Convert unpaywall jsonl to csv

renate.mo...@gmail.com

unread,

Mar 17, 2019, 8:15:27 AM3/17/19

to Unpaywall discussion

Good day,

I am new to unpaywall and jsonl files. Is there a converter available to convert a jsonl file to csv.

Thanks for the help in advance.

Renate

Martin Czygan

unread,

Mar 17, 2019, 4:01:11 PM3/17/19

to renate.mo...@gmail.com, Unpaywall discussion

JSON lines [1] is merely one JSON object per line. JSON [2] itself is
typed and supports nested structures, which CSV does not.

Hence, there is not a single mapping from JSON or jsonl to CSV.

For JSON and the command line, I found the jq [3] tool useful and it
includes a CSV filter [4].

Example to extract the DOI, year and title from the unpaywall snapshot:

$ unpigz -c unpaywall_snapshot_2018-09-24T232615.jsonl.gz | jq -rc
'[.doi, .year, .title] | @csv'

The result looks something like this:

"10.1080/21645515.2017.1330236",2017,"Advancements in DNA vaccine
vectors, non-mechanical delivery methods, and molecular adjuvants to
increase immunogenicity"
"10.1088/0004-6256/135/4/1201",2008,"SHARC-II 350 μm OBSERVATIONS OF
THERMAL EMISSION FROM WARM DUST INz⩾ 5 QUASARS"
"10.1088/0022-3727/48/43/435001",2015,"Tuning magnetic anisotropy and
the damping constant using substrate-induced strain in a
FeCo/Pb(Mg1/3Nb2/3)O3-PbTiO3heterostructure"
"10.2478/v10172-012-0058-8",2012,"Examination of Coil Pipe Butt Joint
Made of 7CrMoVTiB10-10(T24) Steel After Service"
"10.2307/40203576",2001,"The Internet Revolution in China: The
Significance for Traditional Forms of Communist Control"
"10.1515/9783111445908.88a",,"Ideale Wahrheit. 1837"
"10.1515/9783110972306.83",,"FROM BUFFALO (NEW YORK) IN 1960"
"10.1515/bchm2.1926.153.1-3.10",1926,"Einfluß der Hefenvorbehandlung
auf die Affinitätskonstanten der Saccharase.
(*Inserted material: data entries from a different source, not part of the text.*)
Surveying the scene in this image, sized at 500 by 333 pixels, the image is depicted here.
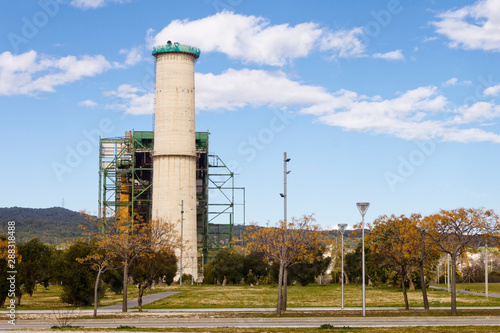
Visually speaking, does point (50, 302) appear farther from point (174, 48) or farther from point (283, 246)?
point (174, 48)

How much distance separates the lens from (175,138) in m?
98.5

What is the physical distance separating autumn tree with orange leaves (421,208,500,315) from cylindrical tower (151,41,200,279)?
6625 cm

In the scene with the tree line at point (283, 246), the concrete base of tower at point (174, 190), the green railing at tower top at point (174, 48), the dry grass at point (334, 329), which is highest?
the green railing at tower top at point (174, 48)

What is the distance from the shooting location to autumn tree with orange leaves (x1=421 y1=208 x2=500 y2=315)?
34.9m

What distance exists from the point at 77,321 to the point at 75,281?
1405 centimetres

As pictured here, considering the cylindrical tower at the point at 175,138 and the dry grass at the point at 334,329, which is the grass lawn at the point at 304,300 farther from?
the cylindrical tower at the point at 175,138

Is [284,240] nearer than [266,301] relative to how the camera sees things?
Yes

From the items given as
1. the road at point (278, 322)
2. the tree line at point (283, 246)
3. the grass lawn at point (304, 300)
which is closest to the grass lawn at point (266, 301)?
the grass lawn at point (304, 300)

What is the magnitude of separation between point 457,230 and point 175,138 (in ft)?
223

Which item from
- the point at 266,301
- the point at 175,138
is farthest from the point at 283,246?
the point at 175,138

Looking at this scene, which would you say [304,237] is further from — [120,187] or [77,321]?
[120,187]

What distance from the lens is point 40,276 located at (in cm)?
5559

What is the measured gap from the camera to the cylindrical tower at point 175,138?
9825 centimetres

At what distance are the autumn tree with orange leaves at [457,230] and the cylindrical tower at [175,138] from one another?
66.2 metres
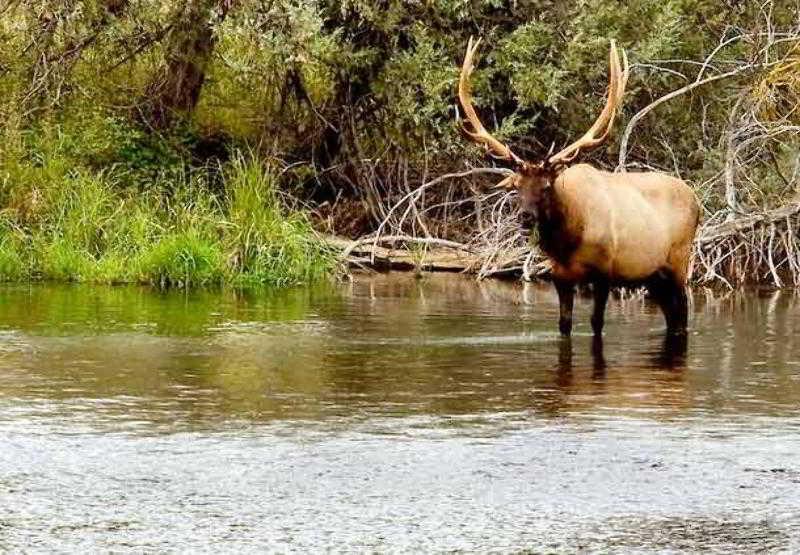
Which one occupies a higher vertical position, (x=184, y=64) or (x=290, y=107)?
(x=184, y=64)

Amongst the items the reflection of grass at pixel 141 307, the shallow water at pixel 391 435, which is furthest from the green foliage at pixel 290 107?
the shallow water at pixel 391 435

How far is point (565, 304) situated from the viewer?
13898 millimetres

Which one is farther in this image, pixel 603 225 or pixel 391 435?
pixel 603 225

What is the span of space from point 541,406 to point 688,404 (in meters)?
0.87

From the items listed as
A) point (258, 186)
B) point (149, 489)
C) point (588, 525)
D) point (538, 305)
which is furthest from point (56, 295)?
point (588, 525)

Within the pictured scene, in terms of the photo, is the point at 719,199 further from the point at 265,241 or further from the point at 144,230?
the point at 144,230

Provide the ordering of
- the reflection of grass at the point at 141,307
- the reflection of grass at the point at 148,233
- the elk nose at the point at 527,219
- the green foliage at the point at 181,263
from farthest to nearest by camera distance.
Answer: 1. the reflection of grass at the point at 148,233
2. the green foliage at the point at 181,263
3. the reflection of grass at the point at 141,307
4. the elk nose at the point at 527,219

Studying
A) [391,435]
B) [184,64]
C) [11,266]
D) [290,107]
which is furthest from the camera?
[290,107]

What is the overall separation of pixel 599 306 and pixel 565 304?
0.27 metres

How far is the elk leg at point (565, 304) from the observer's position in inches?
547

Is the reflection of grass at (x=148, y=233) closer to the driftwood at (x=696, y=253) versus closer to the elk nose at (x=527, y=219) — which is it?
the driftwood at (x=696, y=253)

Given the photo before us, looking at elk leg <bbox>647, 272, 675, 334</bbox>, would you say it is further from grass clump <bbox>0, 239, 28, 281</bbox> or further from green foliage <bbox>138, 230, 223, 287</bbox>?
grass clump <bbox>0, 239, 28, 281</bbox>

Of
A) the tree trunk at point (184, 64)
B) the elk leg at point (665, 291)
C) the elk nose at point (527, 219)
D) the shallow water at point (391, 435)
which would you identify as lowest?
the shallow water at point (391, 435)

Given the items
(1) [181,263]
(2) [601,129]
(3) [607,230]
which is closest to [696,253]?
(2) [601,129]
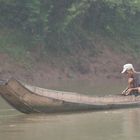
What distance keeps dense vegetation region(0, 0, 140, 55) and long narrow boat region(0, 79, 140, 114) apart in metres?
14.5

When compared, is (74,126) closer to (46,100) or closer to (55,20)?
(46,100)

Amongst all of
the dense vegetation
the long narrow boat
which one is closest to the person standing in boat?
the long narrow boat

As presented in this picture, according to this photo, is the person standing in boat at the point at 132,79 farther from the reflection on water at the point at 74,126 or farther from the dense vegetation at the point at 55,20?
the dense vegetation at the point at 55,20

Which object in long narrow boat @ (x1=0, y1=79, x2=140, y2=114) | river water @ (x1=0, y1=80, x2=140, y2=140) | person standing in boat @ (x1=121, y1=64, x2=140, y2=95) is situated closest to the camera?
river water @ (x1=0, y1=80, x2=140, y2=140)

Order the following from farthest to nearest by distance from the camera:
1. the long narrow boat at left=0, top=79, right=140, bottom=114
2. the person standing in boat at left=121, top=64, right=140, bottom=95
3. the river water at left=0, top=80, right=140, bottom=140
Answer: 1. the person standing in boat at left=121, top=64, right=140, bottom=95
2. the long narrow boat at left=0, top=79, right=140, bottom=114
3. the river water at left=0, top=80, right=140, bottom=140

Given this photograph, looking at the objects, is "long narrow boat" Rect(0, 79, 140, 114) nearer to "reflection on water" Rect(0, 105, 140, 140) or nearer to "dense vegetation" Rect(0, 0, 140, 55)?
"reflection on water" Rect(0, 105, 140, 140)

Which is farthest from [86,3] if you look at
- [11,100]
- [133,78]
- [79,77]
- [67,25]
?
[11,100]

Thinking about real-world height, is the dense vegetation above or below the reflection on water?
above

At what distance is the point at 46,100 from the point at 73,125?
6.63 ft

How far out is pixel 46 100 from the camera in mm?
16688

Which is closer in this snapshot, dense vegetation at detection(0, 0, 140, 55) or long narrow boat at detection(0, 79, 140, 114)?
long narrow boat at detection(0, 79, 140, 114)

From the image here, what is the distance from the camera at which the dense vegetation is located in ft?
106

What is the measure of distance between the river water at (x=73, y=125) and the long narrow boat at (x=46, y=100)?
261mm

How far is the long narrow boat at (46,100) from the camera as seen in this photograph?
53.8ft
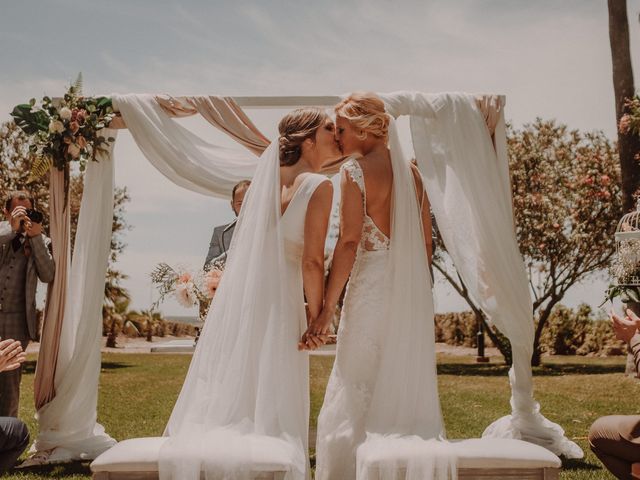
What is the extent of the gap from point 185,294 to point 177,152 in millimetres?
1582

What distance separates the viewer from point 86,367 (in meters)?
6.33

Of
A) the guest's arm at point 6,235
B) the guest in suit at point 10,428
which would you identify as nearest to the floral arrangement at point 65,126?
the guest's arm at point 6,235

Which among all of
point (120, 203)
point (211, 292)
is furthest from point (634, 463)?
point (120, 203)

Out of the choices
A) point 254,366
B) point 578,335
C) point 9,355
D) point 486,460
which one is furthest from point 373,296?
point 578,335

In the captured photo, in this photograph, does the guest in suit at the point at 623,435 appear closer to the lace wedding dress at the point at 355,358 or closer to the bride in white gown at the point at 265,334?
the lace wedding dress at the point at 355,358

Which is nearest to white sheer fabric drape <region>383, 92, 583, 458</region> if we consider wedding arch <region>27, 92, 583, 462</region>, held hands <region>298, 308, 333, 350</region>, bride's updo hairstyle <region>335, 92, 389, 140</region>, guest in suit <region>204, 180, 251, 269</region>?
wedding arch <region>27, 92, 583, 462</region>

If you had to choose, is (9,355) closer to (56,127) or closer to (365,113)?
(365,113)

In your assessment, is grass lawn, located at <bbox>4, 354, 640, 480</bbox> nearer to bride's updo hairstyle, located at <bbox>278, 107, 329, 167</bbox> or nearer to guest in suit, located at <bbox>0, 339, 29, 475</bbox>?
guest in suit, located at <bbox>0, 339, 29, 475</bbox>

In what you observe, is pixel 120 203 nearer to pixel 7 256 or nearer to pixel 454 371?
pixel 454 371

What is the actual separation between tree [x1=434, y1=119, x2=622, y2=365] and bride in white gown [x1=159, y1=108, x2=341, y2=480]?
13.4 m

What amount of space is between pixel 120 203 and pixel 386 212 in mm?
15260

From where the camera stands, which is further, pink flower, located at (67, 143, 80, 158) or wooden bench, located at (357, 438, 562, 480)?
pink flower, located at (67, 143, 80, 158)

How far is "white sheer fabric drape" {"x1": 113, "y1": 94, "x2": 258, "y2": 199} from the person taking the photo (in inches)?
251

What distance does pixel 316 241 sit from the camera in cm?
385
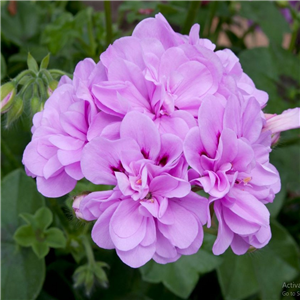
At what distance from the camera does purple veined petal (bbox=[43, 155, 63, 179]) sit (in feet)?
2.09

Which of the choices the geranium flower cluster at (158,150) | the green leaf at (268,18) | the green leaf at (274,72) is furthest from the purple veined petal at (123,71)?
the green leaf at (268,18)

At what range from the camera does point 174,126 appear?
61 centimetres

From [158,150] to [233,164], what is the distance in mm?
106

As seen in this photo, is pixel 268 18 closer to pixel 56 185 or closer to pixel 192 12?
pixel 192 12

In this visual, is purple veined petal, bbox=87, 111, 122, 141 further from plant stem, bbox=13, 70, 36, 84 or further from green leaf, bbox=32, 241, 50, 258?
green leaf, bbox=32, 241, 50, 258

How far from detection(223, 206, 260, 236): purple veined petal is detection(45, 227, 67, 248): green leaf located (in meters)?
0.46

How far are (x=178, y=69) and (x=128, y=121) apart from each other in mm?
118

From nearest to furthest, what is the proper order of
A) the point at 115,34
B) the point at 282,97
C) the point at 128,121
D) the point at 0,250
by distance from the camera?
the point at 128,121 < the point at 0,250 < the point at 115,34 < the point at 282,97

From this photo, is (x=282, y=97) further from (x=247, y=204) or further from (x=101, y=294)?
(x=247, y=204)

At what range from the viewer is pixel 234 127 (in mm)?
616

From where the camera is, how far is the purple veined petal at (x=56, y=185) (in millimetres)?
654

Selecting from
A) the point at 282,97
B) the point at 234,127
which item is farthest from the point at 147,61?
the point at 282,97

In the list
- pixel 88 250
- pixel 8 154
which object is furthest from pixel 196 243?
pixel 8 154

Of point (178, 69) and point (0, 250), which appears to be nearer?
point (178, 69)
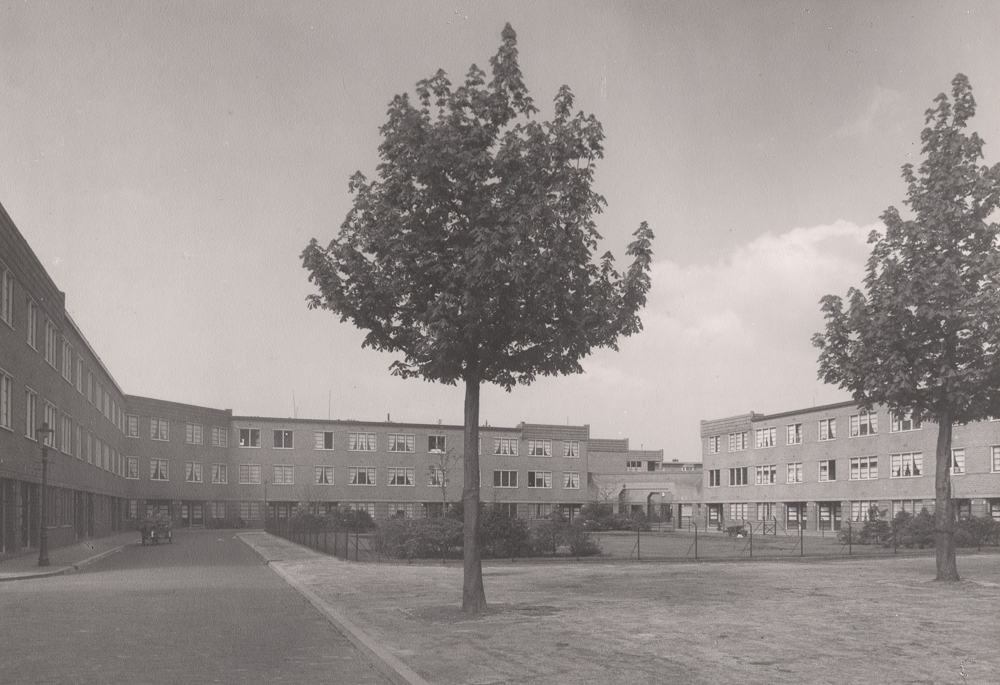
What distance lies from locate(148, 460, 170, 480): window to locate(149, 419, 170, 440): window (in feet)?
6.35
II. Achte Mitteilung über
die Affinitätsverhältnisse der Saccharase."

--martin

[1] http://jsonlines.org/
[2] http://json.org/
[3] https://stedolan.github.io/jq/
[4] https://stedolan.github.io/jq/manual/#Formatstringsandescaping

> --
> You received this message because you are subscribed to the Google Groups "Unpaywall discussion" group.
> To unsubscribe from this group and stop receiving emails from it, send an email to unpaywall+...@googlegroups.com.
> To post to this group, send email to unpa...@googlegroups.com.
> Visit this group at https://groups.google.com/group/unpaywall.
> To view this discussion on the web visit https://groups.google.com/d/msgid/unpaywall/2635bd75-deda-433b-b24d-ee78b98dacc1%40googlegroups.com.
> For more options, visit https://groups.google.com/d/optout.

Bryan Newbold

unread,

Mar 17, 2019, 8:25:40 PM3/17/19

to Martin Czygan, renate.mo...@gmail.com, Unpaywall discussion

I would second the use of jq with the @csv filter to create flat CSV files (or @tsv for TSV). If you read the jq man page (which is quite long), you'll find it is possible to select only a subset of input lines, or to generate multiple output rows (eg, if you wanted one CSV output row for every URL, instead of every DOI).

An alternative is to write a quick python script to do the same thing, instead of learning how to use the jq tool.

Both jq and python can be single-thread bottlnecks when processing very large input files (like the unpaywall dump). If you have a powerful machine, you can use the `parallel` command line tool (GNU Parallel) to speed things up. I recommend the '--linebuffer --round-robin --pipe' mode of parallel. It can also help to compress the output (using gzip or pigz) in the same pipe command to save disk space and I/O time.

--bryan

You received this message because you are subscribed to the Google Groups "Unpaywall discussion" group. To unsubscribe from this group and stop receiving emails from it, send an email to unpaywall+...@googlegroups.com. To post to this group, send email to unpa...@googlegroups.com. Visit this group at https://groups.google.com/group/unpaywall. To view this discussion on the web visit https://groups.google.com/d/msgid/unpaywall/CAKwZ_X3oJBZh4ktL4_qsWJnVjEDSXXYt8LYBts_WPKBUa78N%2Bw%40mail.gmail.com. For more options, visit https://groups.google.com/d/optout.

Jason Priem

unread,

Mar 18, 2019, 11:57:30 AM3/18/19

to Bryan Newbold, Martin Czygan, renate.mo...@gmail.com, Unpaywall discussion

Thanks everyone for those ideas! I'd add one more: if you are just looking to run a small number of DOIs, the online simple query tool returns a CSV file with a subset of what you'd get in the full JSON-L dump.

j

To view this discussion on the web visit https://groups.google.com/d/msgid/unpaywall/1552868729.19643.14%40mail.archive.org.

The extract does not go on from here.